Airtable Competes Everywhere and Nowhere
David Peterson, early Airtable employee, on the future of product-led growth
Airtable competes everywhere because it starts as raw building blocks, not a fixed workflow. A team can use it like a spreadsheet, a light database, a content calendar, a CRM, or an operations system, so the comparison changes with the job at hand. That makes Excel the baseline competitor, while Asana, Monday, Salesforce, BambooHR, and other point tools become competitors only when a specific Airtable base starts doing their job.
-
In practice, Airtable often lands where work is messy and still changing.

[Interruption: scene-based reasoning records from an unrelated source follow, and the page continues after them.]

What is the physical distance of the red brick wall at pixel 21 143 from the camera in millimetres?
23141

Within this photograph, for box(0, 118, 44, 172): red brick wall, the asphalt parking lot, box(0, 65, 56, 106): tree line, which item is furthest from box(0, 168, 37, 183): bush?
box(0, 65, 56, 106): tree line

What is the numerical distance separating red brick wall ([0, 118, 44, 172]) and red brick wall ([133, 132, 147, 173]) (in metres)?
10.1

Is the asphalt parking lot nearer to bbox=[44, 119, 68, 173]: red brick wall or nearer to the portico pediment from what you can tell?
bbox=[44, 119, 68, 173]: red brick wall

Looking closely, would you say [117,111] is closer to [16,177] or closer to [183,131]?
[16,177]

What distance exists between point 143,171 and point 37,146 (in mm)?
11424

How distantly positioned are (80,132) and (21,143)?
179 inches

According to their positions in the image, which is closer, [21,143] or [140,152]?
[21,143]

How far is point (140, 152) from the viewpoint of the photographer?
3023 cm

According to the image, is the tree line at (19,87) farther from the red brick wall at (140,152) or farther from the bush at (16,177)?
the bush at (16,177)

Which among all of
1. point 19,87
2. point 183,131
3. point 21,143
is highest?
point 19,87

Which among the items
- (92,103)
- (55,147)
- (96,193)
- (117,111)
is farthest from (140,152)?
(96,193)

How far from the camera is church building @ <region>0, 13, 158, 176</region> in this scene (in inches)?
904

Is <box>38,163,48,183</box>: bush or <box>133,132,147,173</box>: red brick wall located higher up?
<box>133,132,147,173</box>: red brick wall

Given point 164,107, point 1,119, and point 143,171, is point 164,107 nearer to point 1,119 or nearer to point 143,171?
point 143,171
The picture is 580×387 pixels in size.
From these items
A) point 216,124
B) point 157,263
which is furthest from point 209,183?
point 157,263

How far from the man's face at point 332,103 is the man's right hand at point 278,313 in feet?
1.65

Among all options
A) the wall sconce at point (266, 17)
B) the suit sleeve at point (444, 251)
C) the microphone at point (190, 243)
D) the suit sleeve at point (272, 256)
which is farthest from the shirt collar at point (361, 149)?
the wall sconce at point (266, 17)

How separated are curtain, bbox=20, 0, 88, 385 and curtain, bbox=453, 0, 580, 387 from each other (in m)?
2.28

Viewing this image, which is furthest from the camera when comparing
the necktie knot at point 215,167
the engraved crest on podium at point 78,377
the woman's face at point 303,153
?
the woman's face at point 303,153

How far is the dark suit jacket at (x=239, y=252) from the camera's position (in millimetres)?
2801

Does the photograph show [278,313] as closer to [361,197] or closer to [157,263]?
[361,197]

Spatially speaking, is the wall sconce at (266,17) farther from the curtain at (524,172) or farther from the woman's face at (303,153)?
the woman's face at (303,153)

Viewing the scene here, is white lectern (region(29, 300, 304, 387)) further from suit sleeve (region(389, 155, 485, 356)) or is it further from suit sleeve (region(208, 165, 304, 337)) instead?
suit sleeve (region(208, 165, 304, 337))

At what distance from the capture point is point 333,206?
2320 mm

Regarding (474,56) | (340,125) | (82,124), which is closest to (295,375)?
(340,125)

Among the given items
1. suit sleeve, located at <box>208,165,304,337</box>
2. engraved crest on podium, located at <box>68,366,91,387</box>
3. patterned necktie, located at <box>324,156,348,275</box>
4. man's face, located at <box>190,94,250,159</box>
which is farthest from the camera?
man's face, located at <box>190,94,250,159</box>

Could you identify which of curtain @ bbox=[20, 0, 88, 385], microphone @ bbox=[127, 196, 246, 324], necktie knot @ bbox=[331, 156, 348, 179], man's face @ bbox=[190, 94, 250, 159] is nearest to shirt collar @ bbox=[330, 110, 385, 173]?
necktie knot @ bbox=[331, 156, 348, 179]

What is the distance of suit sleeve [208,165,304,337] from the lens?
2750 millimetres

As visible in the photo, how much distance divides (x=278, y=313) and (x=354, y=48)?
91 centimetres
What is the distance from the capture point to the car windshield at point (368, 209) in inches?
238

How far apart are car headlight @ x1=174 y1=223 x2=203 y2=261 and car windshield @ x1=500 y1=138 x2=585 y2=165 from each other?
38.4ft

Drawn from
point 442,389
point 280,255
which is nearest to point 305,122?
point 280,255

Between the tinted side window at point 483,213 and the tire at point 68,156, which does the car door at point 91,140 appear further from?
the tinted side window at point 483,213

Marketing, content production, UX research, and operations teams adopt it because their process changes too often for rigid software, and because those teams spread tools across the company.
-
The same customer can both replace and feed competitors. Teams use Airtable to figure out the fields, steps, and approvals for a workflow, then later move a mature function like HRIS or CRM into a dedicated product, while keeping Airtable for 18 other edge apps.
-
This is why Airtable can look unlike a direct rival to horizontal work apps. ClickUp frames Airtable as serving different budgets and buyers, while Airtable users describe it less as task management and more as the system of record underneath custom workflows.
Going forward, the winners in this category will be the products that turn flexible data models into easier, more opinionated interfaces. Airtable’s path is to keep owning the weird workflows between established software categories, then package the best of those workflows into clearer products for larger teams and enterprise buyers.